Objection 1: It would seem that it is not a mortal sin to have intercourse with a concubine. For a lie is a greater sin than simple fornication: and a proof of this is that Juda, who did not abhor to commit fornication with Thamar, recoiled from telling a lie, saying (Gn. 38:23): "Surely she cannot charge us with a lie." But a lie is not always a mortal sin. Neither therefore is simple fornication.

Objection 2: Further, a deadly sin should be punished with death. But the Old Law did not punish with death intercourse with a concubine, save in a certain case (Dt. 22:25). Therefore it is not a deadly sin.

Objection 3: Further, according to Gregory (Moral. xxxiii, 12), the sins of the flesh are less blameworthy than spiritual sins. Now pride and covetousness, which are spiritual sins, are not always mortal sins. Therefore fornication, which is a sin of the flesh, is not always a mortal sin.
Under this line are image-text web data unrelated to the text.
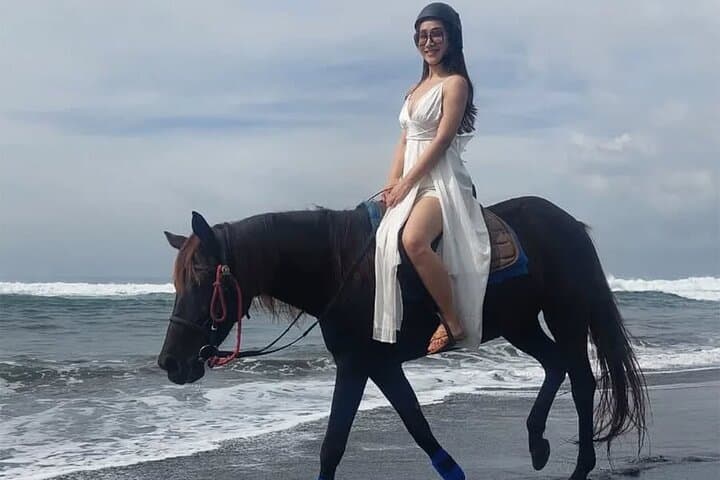 Jimbaran Beach Horseback Riding: 30-Minute Guided Ride in Bali photo 5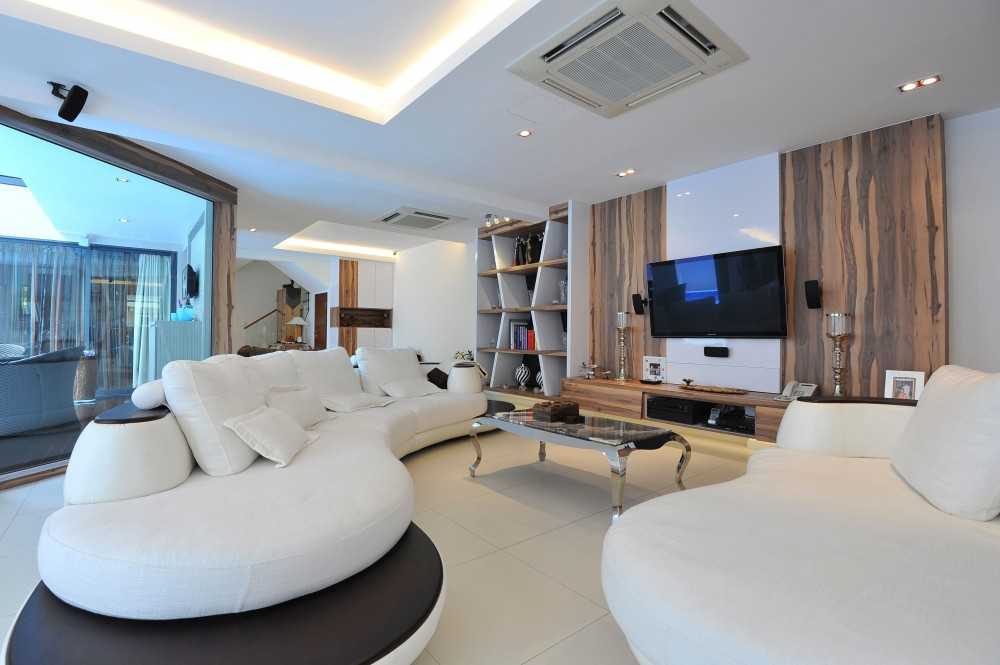 Minimalist Living Room with Bookshelf and Settee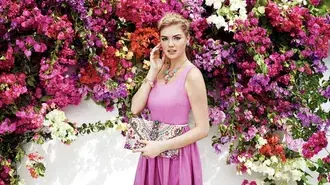 Princeza poput Kate Upton sa šarenom pozadinom od bugenvilija 2K pozadina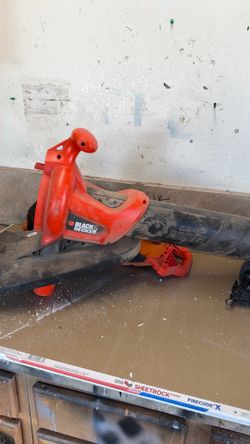 Black & Decker leaf hog blower vacuum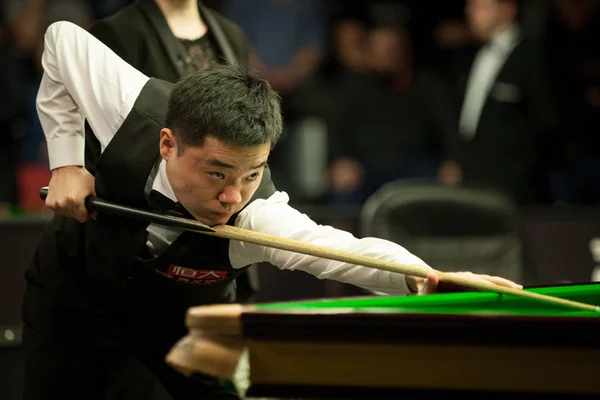 Ding Junhui China Joga Tiro Para Ricky Walden Inglaterra Sua — Fotografia de Stock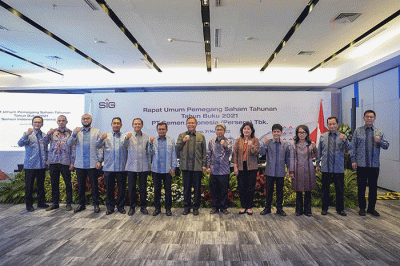 Komisaris Utama SIG, Rudiantara (kanan) dan Direktur Utama SIG, Donny Arsal (kiri) saat Rapat Umum Pemegang Saham Tahunan 2022.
Objection 4: Further, where the incentive is greater the sin is less grievous, because he sins more who is overcome by a lighter temptation. But concupiscence is the greatest incentive to lust. Therefore since lustful actions are not always mortal sins, neither is simple fornication a mortal sin.

On the contrary, Nothing but mortal sin excludes from the kingdom of God. But fornicators are excluded from the kingdom of God (1 Cor. 6:9,10). Therefore simple fornication is a mortal sin.

Further, mortal sins alone are called crimes. Now all fornication is a crime according to Tob. 4:13, "Take heed to keep thyself . . . from all fornication, and beside thy wife never endure to know crime." Therefore, etc.

I answer that, As we have already stated (Sent. ii, D, 42, Q[1], A[4]), those sins are mortal in their genus which violate the bond of friendship between man and God, and between man and man; for such sins are against the two precepts of charity which is the life of the soul. Wherefore since the intercourse of fornication destroys the due relations of the parent with the offspring that is nature's aim in sexual intercourse, there can be no doubt that simple fornication by its very nature is a mortal sin even though there were no written law.

Reply to Objection 1: It often happens that a man who does not avoid a mortal sin, avoids a venial sin to which he has not so great an incentive. Thus, too, Juda avoided a lie while he avoided not fornication. Nevertheless that would have been a pernicious lie, for it would have involved an injury if he had not kept his promise.

Reply to Objection 2: A sin is called deadly, not because it is punished with temporal, but because it is punished with eternal death. Hence also theft, which is a mortal sin, and many other sins are sometimes not punished with temporal death by the law. The same applies to fornication.

Reply to Objection 3: Just as not every movement of pride is a mortal sin, so neither is every movement of lust, because the first movements of lust and the like are venial sins, even sometimes marriage intercourse. Nevertheless some acts of lust are mortal sins, while some movements of pride are venial: since the words quoted from Gregory are to be understood as comparing vices in their genus and not in their particular acts.

Reply to Objection 4: A circumstance is the more effective in aggravating a sin according as it comes nearer to the nature of sin. Hence although fornication is less grave on account of the greatness of its incentive, yet on account of the matter about which it is, it has a greater gravity than immoderate eating, because it is about those things which tighten the bond of human fellowship, as stated above. Hence the argument does not prove.